Despite widespread calls to release prisoners in response to COVID-19, the total number of inmates declined by only a little over one percent between December 2020 and December 2021, says a new report from the Vera Institute of Justice. In contrast to the consistent decline in prison populations during 2020, the number incarcerated in two out of five of the nation’s prison systems are trending upward.


Vera contends that the trend "reflects poor policy choices that put more people in prison with a looming possibility of further COVID-19 outbreaks, despite evidence that increased incarceration has no impact on violent crime and may actually increase crime and harm by destabilizing communities."


While prison incarceration remains 16 percent lower than pre-pandemic levels, data show what the institute terms a "troubling reversal in many states."


By year-end 2021, 19 states and the federal government increased the number of people incarcerated. Two states with large declines in prison populations in 2020 had the largest increases in 2021.


North Dakota’s prison population fell 21.9 percent in 2020 but increased 20.6 percent in 2021, and West Virginia saw a 43.6 percent decline in 2020, then a 12.9 percent growth in 2021.


Vera says the single-year increase in North Dakota is higher than any state’s single-year increase since 1997. The number of states with increases of more than 5 percent is the largest since 1999.


Other states continued to decrease their prison populations. Washington State’s total prison population declined 14 percent in 2021, after falling 18 percent the previous year. New York was down 10.7 percent after declining 20.8 percent in 2020, Arizona was down 10.2 percent in 2021 after a 11.1 percent decrease in 2020.

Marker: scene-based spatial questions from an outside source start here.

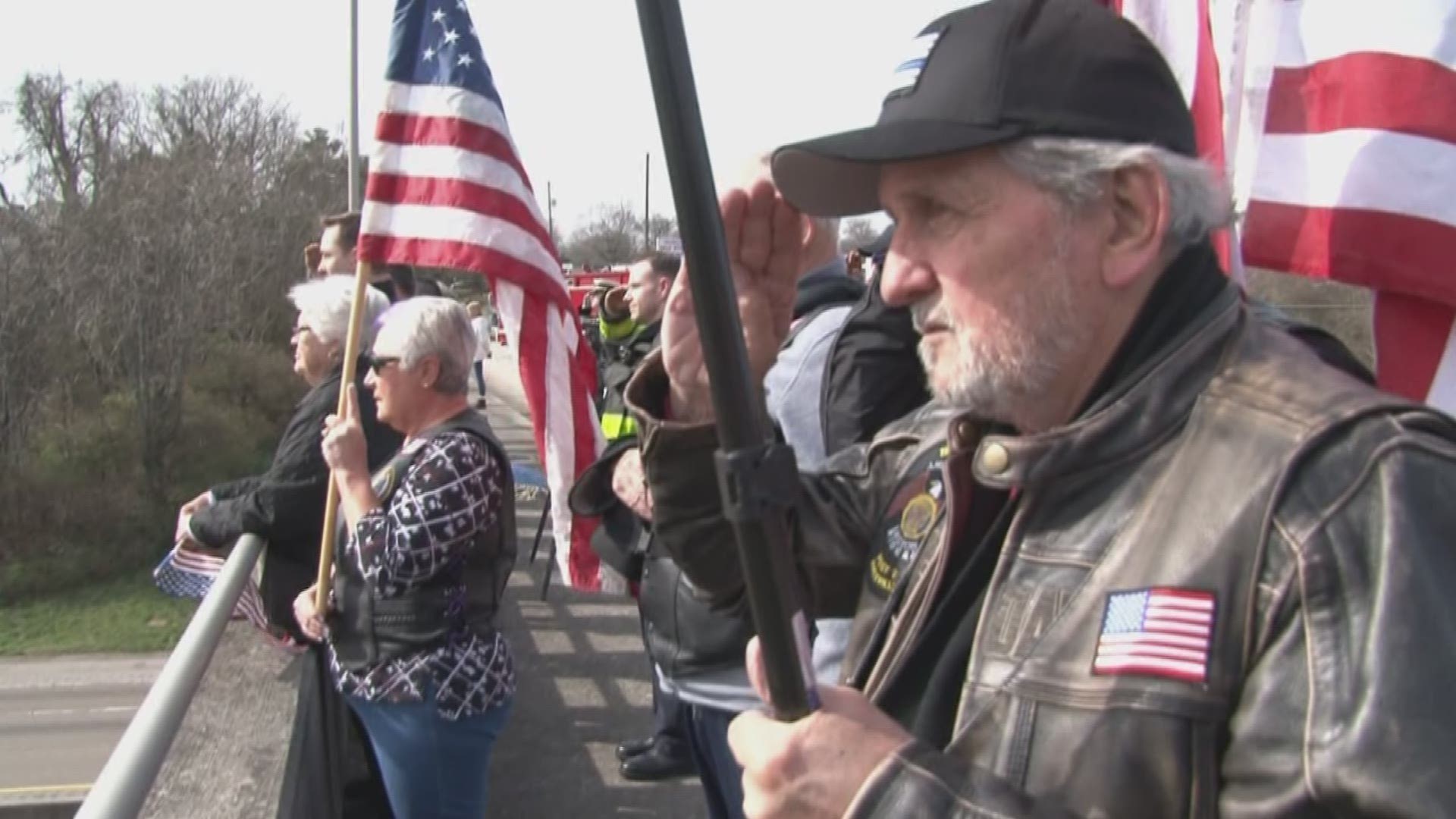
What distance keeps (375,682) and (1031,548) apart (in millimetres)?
2680

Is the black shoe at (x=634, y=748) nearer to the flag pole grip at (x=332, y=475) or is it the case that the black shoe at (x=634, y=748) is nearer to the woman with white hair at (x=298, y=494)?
the woman with white hair at (x=298, y=494)

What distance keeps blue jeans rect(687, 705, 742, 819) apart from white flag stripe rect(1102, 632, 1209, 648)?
229 cm

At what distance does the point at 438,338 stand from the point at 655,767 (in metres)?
2.29

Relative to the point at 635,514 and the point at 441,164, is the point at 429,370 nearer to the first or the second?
the point at 441,164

The federal prison population rose five percent between December 2020 and December 2021. The number of people in Bureau of Prisons (BOP) custody rose 3.6 percent, the number of people detained for the United States Marshals Service (USMS) rose one percent, and Immigration and Customs Enforcement (ICE) detention jumped 33.7 percent.


“While some states made policy choices to reduce prison populations during the pandemic, the data show unmistakable backsliding by many U.S. states and the federal government,” wrote Vera's Jacob Kang-Brown, “The best evidence demonstrates that releasing more people from prison can help mitigate the public health harms of incarceration without jeopardizing public safety.”